» **Texte cité**:

--------

De suite, des évidences martelées qui haussent

Aptitude : porteur d’alluvions en flamme.
Audace d’être un instant soi-même la forme accomplie du poème. Bien-être d’avoir entrevu scintiller la matière-émotion instantanément reine.

Je ne plaisante pas avec les porcs
.


La pensée sage est secouée à la découverte de ces aphorismes, si éloignés des sentences classiques. Et par delà Char, se découvrent ceux d’Héraclite où il affirme l’harmonie des contraires.
Char va prolonger “la route qui monte, descend et est la même” de ce philosophe ancien dit “l’obscur” qui convoque les dieux au coin de son âtre. Char désigne, lui, l’humble carreau de la fenêtre :

Pures pluies, femmes attendues
La face que vous essuyez,
De verre voué aux tourments,
Est la face du révolté ;
L’autre, la vitre de l’heureux
Frissonne devant le feu de bois.

Je vous aime mystères jumeaux,
Je touche à chacun de vous ;
J’ai mal et je suis léger.

la tension de l'arc
L'obsession de la moisson et l'indifférence à l'Histoire sont les deux extrémités de mon arc.

la densité de la foudre
L'éclair me dure.

Héraclitéen, certes, dans l’usage terrien des mots et le concret des moments de vie. On peut aussi l’imaginer devisant dans le jardin d’Épicure : un René Char, philosophe en son jardin.
Car il faut avoir longuement observé la terre et la rivière pour nommer le serpent, le lézard, le rouge-gorge, la truite,
Rives qui croulez en parure
Afin de remplir tout le miroir
Gravier où balbutie la barque
Que le courant presse et retrousse,
Herbe, herbe toujours étirée,
Herbe, herbe jamais en répit,
Que devient votre créature
Dans les orages transparents
Où son cœur la précipita ?

avoir quotidiennement surveillé la pousse des végétaux
Si les pommes de terre ne se reproduisent plus dans la terre, sur cette terre nous danserons. C’est notre droit et notre frivolité.

On n’enfonce pas son pied dans la source
Pour paraître l’égal de l’amandier

...Jadis l’herbe avait établi que la nuit vaut moins que son pouvoir, que les sources ne compliquent pas à plaisir leur parcours, que la graine qui s’agenouille est déjà à demi dans le bec de l’oiseau. Jadis terre et ciel se haïssaient, mais terre et ciel vivaient....

Salut, poussière mienne, salut d’avance, joyeuse, devant les pattes du scarabée.


Les premiers dialogues entre langue et peinture vont s’écrire dans la fréquentation de Corot, de Courbet, de Georges de la Tour ; Char a dit sa reconnaissance à ce dernier dont la reproduction du Prisonnier l’accompagna dans le maquis et par la suite, jusqu’au terme final.

--------

» **Enregistrements de données**:
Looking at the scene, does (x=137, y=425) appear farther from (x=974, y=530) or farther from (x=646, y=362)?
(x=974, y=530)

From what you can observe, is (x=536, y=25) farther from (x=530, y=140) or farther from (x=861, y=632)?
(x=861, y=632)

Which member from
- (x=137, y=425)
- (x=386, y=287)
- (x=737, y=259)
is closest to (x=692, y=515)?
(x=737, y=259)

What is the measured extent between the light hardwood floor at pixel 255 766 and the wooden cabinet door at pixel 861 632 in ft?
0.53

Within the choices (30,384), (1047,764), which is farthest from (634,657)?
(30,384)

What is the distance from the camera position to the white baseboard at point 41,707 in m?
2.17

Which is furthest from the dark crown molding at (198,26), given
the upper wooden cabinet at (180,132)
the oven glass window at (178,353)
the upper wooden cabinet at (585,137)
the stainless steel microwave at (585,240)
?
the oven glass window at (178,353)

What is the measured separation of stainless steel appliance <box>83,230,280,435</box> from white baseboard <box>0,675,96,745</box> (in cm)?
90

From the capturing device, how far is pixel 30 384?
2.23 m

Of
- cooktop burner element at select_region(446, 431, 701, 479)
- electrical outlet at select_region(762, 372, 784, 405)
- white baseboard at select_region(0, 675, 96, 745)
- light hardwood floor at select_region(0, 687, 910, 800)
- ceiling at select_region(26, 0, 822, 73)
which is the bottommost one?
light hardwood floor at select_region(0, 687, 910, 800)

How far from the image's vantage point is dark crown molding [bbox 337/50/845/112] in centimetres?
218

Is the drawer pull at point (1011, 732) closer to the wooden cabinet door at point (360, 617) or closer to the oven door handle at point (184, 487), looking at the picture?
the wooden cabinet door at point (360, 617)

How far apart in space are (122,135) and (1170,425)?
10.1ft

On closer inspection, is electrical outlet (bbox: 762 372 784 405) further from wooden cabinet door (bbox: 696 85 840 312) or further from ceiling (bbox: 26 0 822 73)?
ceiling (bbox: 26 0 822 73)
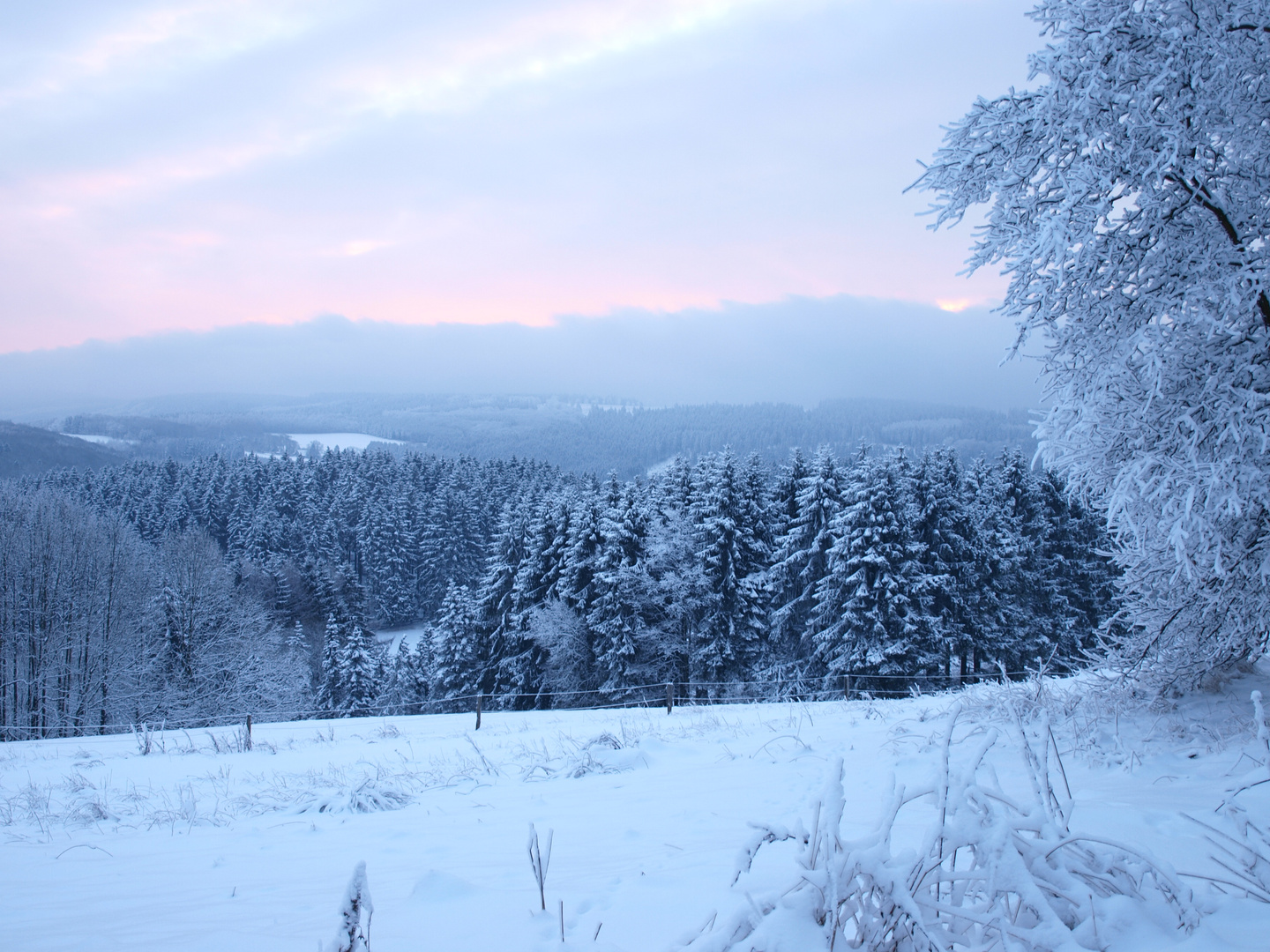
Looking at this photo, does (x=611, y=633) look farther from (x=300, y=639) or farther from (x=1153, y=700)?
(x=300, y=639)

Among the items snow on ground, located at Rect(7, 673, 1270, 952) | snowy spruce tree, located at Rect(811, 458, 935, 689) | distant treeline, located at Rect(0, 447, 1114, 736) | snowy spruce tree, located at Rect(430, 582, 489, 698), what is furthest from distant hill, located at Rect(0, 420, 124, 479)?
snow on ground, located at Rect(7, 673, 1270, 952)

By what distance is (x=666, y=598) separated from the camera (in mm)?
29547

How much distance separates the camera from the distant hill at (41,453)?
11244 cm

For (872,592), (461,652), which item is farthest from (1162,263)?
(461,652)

--------

» **Tâche 1**:
Mettez à jour les enregistrements de la ligne contenant « How far from » jusqu'à la fin des enregistrements, en remplaçant « camera » par « device » sans rien modifier d'autre. Ne reproduisez pas les images.
» **Tâche 2**:
Rédigez la suite du texte sur René Char, à partir de sa dernière phrase.

» **Corrigé 1**:
How far from the image's vantage point is dark crown molding [bbox 337/50/845/112] in centimetres?
218

Is the drawer pull at point (1011, 732) closer to the wooden cabinet door at point (360, 617) or closer to the oven door handle at point (184, 487), looking at the picture?
the wooden cabinet door at point (360, 617)

How far apart in space are (122,135) and (1170,425)?
10.1ft

On closer inspection, is electrical outlet (bbox: 762 372 784 405) further from wooden cabinet door (bbox: 696 85 840 312) or further from ceiling (bbox: 26 0 822 73)?
ceiling (bbox: 26 0 822 73)
Looking at this photo, does (x=611, y=633) look farther from (x=300, y=639) or farther from (x=1153, y=700)?
(x=300, y=639)

Among the items snow on ground, located at Rect(7, 673, 1270, 952) | snowy spruce tree, located at Rect(811, 458, 935, 689) | distant treeline, located at Rect(0, 447, 1114, 736) | snowy spruce tree, located at Rect(430, 582, 489, 698), what is furthest from distant hill, located at Rect(0, 420, 124, 479)?
snow on ground, located at Rect(7, 673, 1270, 952)

By what distance is (x=666, y=598) separated from the device (in mm)?
29547

How much distance separates the device from the distant hill at (41,453)?
11244 cm

For (872,592), (461,652), which item is farthest from (1162,263)?
(461,652)

» **Corrigé 2**:
Il relate dans La Fontaine narrative une rencontre nocturne avec une inconnue alors qu’il vient d’achever un “poème qui (lui) a beaucoup coûté
Madeleine à la veilleuse



Je voudrais aujourd’hui que l’herbe fût blanche pour fouler l’évidence de vous voir souffrir : je ne regarderais pas sous votre main si jeune la forme dure, sans crépi de la mort. Un jour discrétionnaire, d’autres pourtant moins avides que moi, retireront votre chemise de toile, occuperont votre alcôve. Mais ils oublieront en partant de noyer la veilleuse et un peu d’huile se répandra par le poignard de la flamme sur l’impossible solution.


Dommage que les beautés obscures s'enlisent dans le bric-à-brac surréaliste, dans des pages aux pans aussi lisses que des parois à pic... Parfois, le lecteur doit-il craindre une incompréhension définitive ? À moins que....
Dans le tohu bohu surréaliste, l’hermétisme passait ; ce sera plus difficile quand, aux fureurs de jeunesse, s’ajouteront des préciosités et d’obscures, très obscures admonestations .
Fallait-il absolument écrire et faire éditer tel ou tel recueil qui, pour n’être point trop mince, demandait des ajouts comme autant de quincailleries inutiles, qui trouent les derniers livres, pour vendre, pour vivre ?
Et si peu d’humour ! Ne passons point sous silence ; cependant, allons au-delà.

Il est de grands cris
Placard pour un chemin des écoliers

Enfants d’Espagne, — ROUGES, oh combien, à embuer pour toujours l’éclat d’acier qui vous déchiquète ; — À vous.

C’est écrit en mars 1937
Le Placard s’achève sur une tendre et grave balade, Compagnie de l'écolière
Je sais bien que les chemins marchent
Plus vite que les écoliers
Attelés à leur cartable
Roulant dans la glu des fumées
Où l'automne perd le souffle
Jamais douce à vos sujets
Est-ce vous que j'ai vue sourire
Ma fille ma fille je tremble.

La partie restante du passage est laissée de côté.